HOW TO COMPLETE THIS TASK: Skip the images and restate every line of the records exactly.

RECORDS SHOWN:
= Beginning of Section =

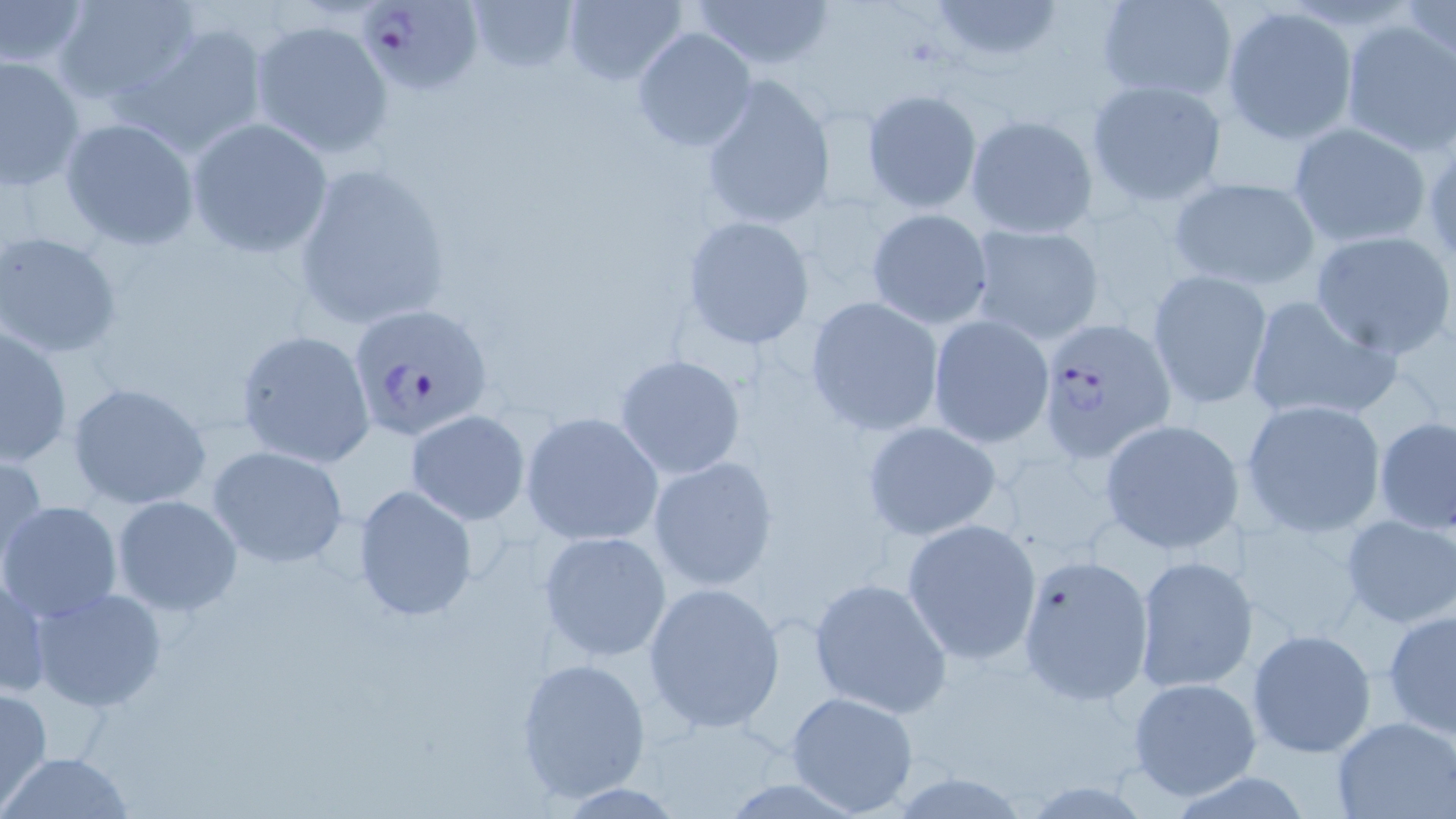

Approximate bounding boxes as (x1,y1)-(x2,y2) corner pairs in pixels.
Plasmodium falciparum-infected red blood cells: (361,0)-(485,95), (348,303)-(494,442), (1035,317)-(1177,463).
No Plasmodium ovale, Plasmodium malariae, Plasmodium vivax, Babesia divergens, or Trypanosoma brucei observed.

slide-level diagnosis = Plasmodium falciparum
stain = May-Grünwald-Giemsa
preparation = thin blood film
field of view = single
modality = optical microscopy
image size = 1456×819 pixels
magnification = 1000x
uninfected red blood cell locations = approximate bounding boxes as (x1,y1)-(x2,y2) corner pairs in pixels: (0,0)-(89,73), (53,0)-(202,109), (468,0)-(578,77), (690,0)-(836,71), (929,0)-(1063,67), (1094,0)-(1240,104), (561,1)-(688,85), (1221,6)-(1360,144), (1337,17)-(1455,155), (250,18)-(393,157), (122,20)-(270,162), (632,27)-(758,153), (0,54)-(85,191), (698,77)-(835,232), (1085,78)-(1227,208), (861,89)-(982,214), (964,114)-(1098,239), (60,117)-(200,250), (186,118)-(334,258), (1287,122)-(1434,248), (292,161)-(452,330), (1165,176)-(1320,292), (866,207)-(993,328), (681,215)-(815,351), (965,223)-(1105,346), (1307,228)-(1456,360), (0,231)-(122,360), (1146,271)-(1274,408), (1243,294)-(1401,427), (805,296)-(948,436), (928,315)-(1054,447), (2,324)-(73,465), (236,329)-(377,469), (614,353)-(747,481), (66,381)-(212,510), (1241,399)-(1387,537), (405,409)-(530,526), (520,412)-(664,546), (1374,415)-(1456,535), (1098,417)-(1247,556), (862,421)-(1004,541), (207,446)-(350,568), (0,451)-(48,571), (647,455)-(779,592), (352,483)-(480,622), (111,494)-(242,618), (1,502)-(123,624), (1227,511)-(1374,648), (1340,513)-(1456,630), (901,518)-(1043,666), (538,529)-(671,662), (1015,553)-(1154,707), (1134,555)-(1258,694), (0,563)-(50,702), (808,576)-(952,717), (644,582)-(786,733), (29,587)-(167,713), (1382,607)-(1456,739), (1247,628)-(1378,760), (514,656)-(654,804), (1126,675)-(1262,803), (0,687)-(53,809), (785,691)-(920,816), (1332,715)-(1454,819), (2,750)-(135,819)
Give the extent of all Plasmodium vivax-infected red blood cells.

= End of Section =

ANSWER:
Approximate bounding boxes as (x1,y1)-(x2,y2) corner pairs in pixels.
Plasmodium falciparum-infected red blood cells: (361,0)-(485,95), (348,303)-(494,442), (1035,317)-(1177,463).
No Plasmodium ovale, Plasmodium malariae, Plasmodium vivax, Babesia divergens, or Trypanosoma brucei observed.

slide-level diagnosis = Plasmodium falciparum
stain = May-Grünwald-Giemsa
preparation = thin blood film
field of view = single
modality = optical microscopy
image size = 1456×819 pixels
magnification = 1000x
uninfected red blood cell locations = approximate bounding boxes as (x1,y1)-(x2,y2) corner pairs in pixels: (0,0)-(89,73), (53,0)-(202,109), (468,0)-(578,77), (690,0)-(836,71), (929,0)-(1063,67), (1094,0)-(1240,104), (561,1)-(688,85), (1221,6)-(1360,144), (1337,17)-(1455,155), (250,18)-(393,157), (122,20)-(270,162), (632,27)-(758,153), (0,54)-(85,191), (698,77)-(835,232), (1085,78)-(1227,208), (861,89)-(982,214), (964,114)-(1098,239), (60,117)-(200,250), (186,118)-(334,258), (1287,122)-(1434,248), (292,161)-(452,330), (1165,176)-(1320,292), (866,207)-(993,328), (681,215)-(815,351), (965,223)-(1105,346), (1307,228)-(1456,360), (0,231)-(122,360), (1146,271)-(1274,408), (1243,294)-(1401,427), (805,296)-(948,436), (928,315)-(1054,447), (2,324)-(73,465), (236,329)-(377,469), (614,353)-(747,481), (66,381)-(212,510), (1241,399)-(1387,537), (405,409)-(530,526), (520,412)-(664,546), (1374,415)-(1456,535), (1098,417)-(1247,556), (862,421)-(1004,541), (207,446)-(350,568), (0,451)-(48,571), (647,455)-(779,592), (352,483)-(480,622), (111,494)-(242,618), (1,502)-(123,624), (1227,511)-(1374,648), (1340,513)-(1456,630), (901,518)-(1043,666), (538,529)-(671,662), (1015,553)-(1154,707), (1134,555)-(1258,694), (0,563)-(50,702), (808,576)-(952,717), (644,582)-(786,733), (29,587)-(167,713), (1382,607)-(1456,739), (1247,628)-(1378,760), (514,656)-(654,804), (1126,675)-(1262,803), (0,687)-(53,809), (785,691)-(920,816), (1332,715)-(1454,819), (2,750)-(135,819)
Give the extent of all Plasmodium vivax-infected red blood cells.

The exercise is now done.